PASSAGE GIVEN:
★ ★ ★ ★
# Showing Male Bearded Dragons can live together.



## walt-disney (Apr 6, 2011)

found RFUK about two weeks ago, and totally love it 

but i noticed everyone says you cant have two or more male bearded dragons in the same vivarium, but.... meet the exception

i shall introduce you to my two bearded dragons, who are both males and are both 7 years old, picked them up when they were babies, and have lived happily in the same tank since (56"x27"x27") . only ever seen them fight once and that was about 4 years ago hah, they are true gents : victory:

both are very active,healthy and are greedy guts 

the right one is called Pinky and the left one is called Brain. ie Pinky and The Brain!

Full viv shot:
http://i1131.photobucket.com/albums/m559/zachcourtney1/007.jpg

Pinky and The Brain:
http://i1131.photobucket.com/albums/m559/zachcourtney1/017.jpg
http://i1131.photobucket.com/albums/m559/zachcourtney1/008.jpg
http://i1131.photobucket.com/albums/m559/zachcourtney1/006.jpg
http://i1131.photobucket.com/albums/m559/zachcourtney1/005.jpg
http://i1131.photobucket.com/albums/m559/zachcourtney1/004.jpg
http://i1131.photobucket.com/albums/m559/zachcourtney1/003.jpg
http://i1131.photobucket.com/albums/m559/zachcourtney1/001.jpg

.... thanks Zach


----------



## dax (Aug 11, 2008)

hey, two very healthy looking lads you have there!

I know a few people who keep males together successfully. Obviously it could turn out very differently but as you have had them together from babies they obviously are used to each others company and it works!


Think its great you have had them so long too! :2thumb:


----------



## Alon93 (Jul 5, 2010)

Be prepared as people are going to flame you :lol2:


----------



## xxx-dztini-xxx (May 12, 2009)

i dont think people should 'flame him', hes showing that it can work :no1: people are ofcorse entitled to their opinion but theres no point 'flaming him' now its been 7 years theyve been together :2thumb:


----------



## dax (Aug 11, 2008)

do you know something let them!

by the pics neither of them are suffering, there both around the same size so it doesnt seem like they have ever had any dominance issues and it works for them!!
★ ★ ★ ★
Spatial reasoning question data:

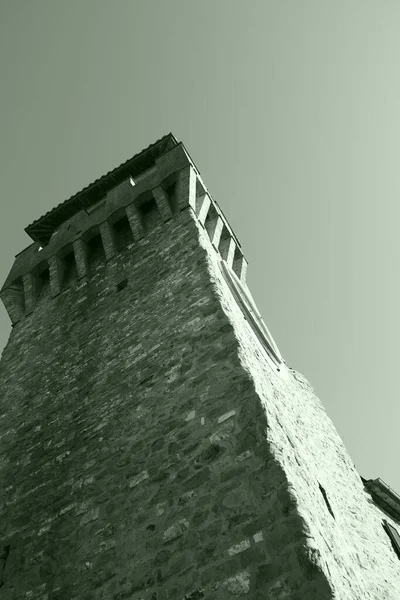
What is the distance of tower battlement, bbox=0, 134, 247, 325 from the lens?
8.78 meters

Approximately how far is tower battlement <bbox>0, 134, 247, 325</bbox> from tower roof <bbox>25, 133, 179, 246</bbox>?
1300 millimetres

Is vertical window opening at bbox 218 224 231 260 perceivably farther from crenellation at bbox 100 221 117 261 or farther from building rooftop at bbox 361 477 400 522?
building rooftop at bbox 361 477 400 522

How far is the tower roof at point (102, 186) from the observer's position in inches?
442

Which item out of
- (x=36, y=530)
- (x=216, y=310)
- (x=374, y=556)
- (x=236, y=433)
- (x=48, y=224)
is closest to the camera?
(x=236, y=433)

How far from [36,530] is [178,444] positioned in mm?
1767

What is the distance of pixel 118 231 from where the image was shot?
9.34m

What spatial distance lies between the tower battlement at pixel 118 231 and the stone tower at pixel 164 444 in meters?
0.04

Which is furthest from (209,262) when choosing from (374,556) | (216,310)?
(374,556)

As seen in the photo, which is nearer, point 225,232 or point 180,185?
point 180,185

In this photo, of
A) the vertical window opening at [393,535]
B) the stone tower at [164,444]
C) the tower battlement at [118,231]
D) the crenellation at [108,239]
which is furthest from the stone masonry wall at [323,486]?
the crenellation at [108,239]

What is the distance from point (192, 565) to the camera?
3916mm

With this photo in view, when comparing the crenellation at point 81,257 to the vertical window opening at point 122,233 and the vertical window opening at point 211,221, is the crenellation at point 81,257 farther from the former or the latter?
the vertical window opening at point 211,221

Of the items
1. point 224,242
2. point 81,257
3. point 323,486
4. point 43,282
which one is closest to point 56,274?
point 81,257

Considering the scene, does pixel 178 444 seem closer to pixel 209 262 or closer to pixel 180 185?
pixel 209 262
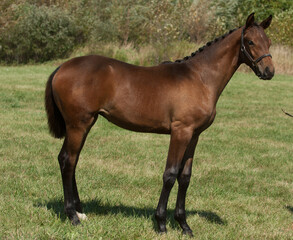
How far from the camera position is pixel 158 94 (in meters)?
4.18

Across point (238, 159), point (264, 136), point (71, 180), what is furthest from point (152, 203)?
point (264, 136)

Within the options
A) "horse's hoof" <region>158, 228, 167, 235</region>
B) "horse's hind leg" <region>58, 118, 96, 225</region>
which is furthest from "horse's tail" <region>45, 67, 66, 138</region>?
"horse's hoof" <region>158, 228, 167, 235</region>

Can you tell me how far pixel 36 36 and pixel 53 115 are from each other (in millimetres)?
20457

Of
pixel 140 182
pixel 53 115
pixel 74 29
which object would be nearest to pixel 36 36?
pixel 74 29

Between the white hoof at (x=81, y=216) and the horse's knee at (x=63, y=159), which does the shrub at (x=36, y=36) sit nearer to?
the horse's knee at (x=63, y=159)

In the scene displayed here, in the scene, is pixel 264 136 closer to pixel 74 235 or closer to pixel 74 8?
pixel 74 235

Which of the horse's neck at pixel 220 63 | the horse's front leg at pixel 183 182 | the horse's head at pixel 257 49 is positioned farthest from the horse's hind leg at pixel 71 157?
the horse's head at pixel 257 49

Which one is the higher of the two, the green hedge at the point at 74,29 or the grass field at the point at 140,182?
the grass field at the point at 140,182

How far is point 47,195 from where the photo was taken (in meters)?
5.19

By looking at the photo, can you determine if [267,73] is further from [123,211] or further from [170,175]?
[123,211]

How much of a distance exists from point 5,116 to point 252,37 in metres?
7.46

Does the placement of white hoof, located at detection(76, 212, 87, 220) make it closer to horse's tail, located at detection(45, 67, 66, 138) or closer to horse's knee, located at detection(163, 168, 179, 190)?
horse's tail, located at detection(45, 67, 66, 138)

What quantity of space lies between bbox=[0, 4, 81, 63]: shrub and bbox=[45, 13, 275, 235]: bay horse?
67.9ft

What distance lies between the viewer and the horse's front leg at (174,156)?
406 centimetres
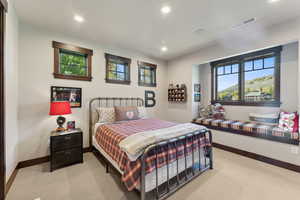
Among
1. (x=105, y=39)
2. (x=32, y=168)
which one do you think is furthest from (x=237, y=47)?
(x=32, y=168)

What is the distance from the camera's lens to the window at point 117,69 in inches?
142

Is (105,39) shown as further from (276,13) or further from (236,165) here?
(236,165)

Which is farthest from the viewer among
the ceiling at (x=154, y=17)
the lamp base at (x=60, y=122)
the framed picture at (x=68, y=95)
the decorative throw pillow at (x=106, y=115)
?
the decorative throw pillow at (x=106, y=115)

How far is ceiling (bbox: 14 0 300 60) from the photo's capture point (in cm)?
206

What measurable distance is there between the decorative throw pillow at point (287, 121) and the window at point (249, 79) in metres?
0.43

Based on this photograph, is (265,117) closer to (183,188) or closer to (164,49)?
(183,188)

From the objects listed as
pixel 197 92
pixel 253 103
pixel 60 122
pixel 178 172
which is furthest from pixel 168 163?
pixel 197 92

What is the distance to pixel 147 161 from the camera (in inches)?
62.6

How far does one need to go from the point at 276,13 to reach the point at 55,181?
4743mm

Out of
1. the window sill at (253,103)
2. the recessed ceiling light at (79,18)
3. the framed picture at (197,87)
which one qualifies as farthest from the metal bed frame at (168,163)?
the framed picture at (197,87)

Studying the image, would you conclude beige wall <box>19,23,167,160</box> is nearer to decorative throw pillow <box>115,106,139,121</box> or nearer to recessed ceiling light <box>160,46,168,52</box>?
decorative throw pillow <box>115,106,139,121</box>

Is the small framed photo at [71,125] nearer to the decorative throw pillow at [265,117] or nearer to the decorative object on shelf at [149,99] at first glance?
the decorative object on shelf at [149,99]

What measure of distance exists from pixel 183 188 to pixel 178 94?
312 cm

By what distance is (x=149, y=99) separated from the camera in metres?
4.54
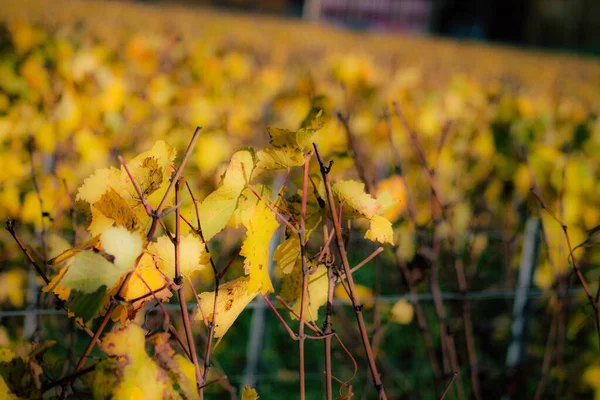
★ ★ ★ ★
EXERCISE TASKS:
1 – Repeat the part of the bearded dragon thread from "## xxx-dztini-xxx (May" up to and including "something let them!".
2 – Finish out the next part of the bearded dragon thread, going on from its last post.

RESULTS BY TASK:
1 –
## xxx-dztini-xxx (May 12, 2009)

i dont think people should 'flame him', hes showing that it can work :no1: people are ofcorse entitled to their opinion but theres no point 'flaming him' now its been 7 years theyve been together :2thumb:


----------



## dax (Aug 11, 2008)

do you know something let them!

2 –
although its not advised I think its great to have an exception to the "rule"


----------



## Ophexis (Feb 19, 2010)

Alon93 said:


> Be prepared as people are going to flame you :lol2:


No flaming here lol...
I am glad you are aware that you have an exception rather than a rule, and have stated as such, OP : victory: Most of the time, males are not compatible with each other and will fight, but as you have said you appear to have some exceptions! 
As long as people do not see this as a green light to bump all their males together :2thumb:


----------



## dax (Aug 11, 2008)

Ophexis said:


> No flaming here lol...
> I am glad you are aware that you have an exception rather than a rule, and have stated as such, OP : victory: Most of the time, males are not compatible with each other and will fight, but as you have said you appear to have some exceptions!
> As long as people do not see this as a green light to bump all their males together :2thumb:


 
exactly, my males hate each other and there is a lot of black beards and stamping around when they catch sight of each other but those guys are totally at ease with each other!

I think its fab! although as above doesnt mean all you kids should start throwing all your males in together!!!


----------



## walt-disney (Apr 6, 2011)

well there not the same size..... when i got them they both looked different, think werent from the same parents, pinky the one on the left is actualy about 1.5 inches smaller than the other. and The Brain has a huge head pahaha.

and Dax, i completely agree with you, a pets for life


----------



## dax (Aug 11, 2008)

1.5 inch is nothing, i have a 9 month old male that is little bigger than a 12 week hatchling of mine.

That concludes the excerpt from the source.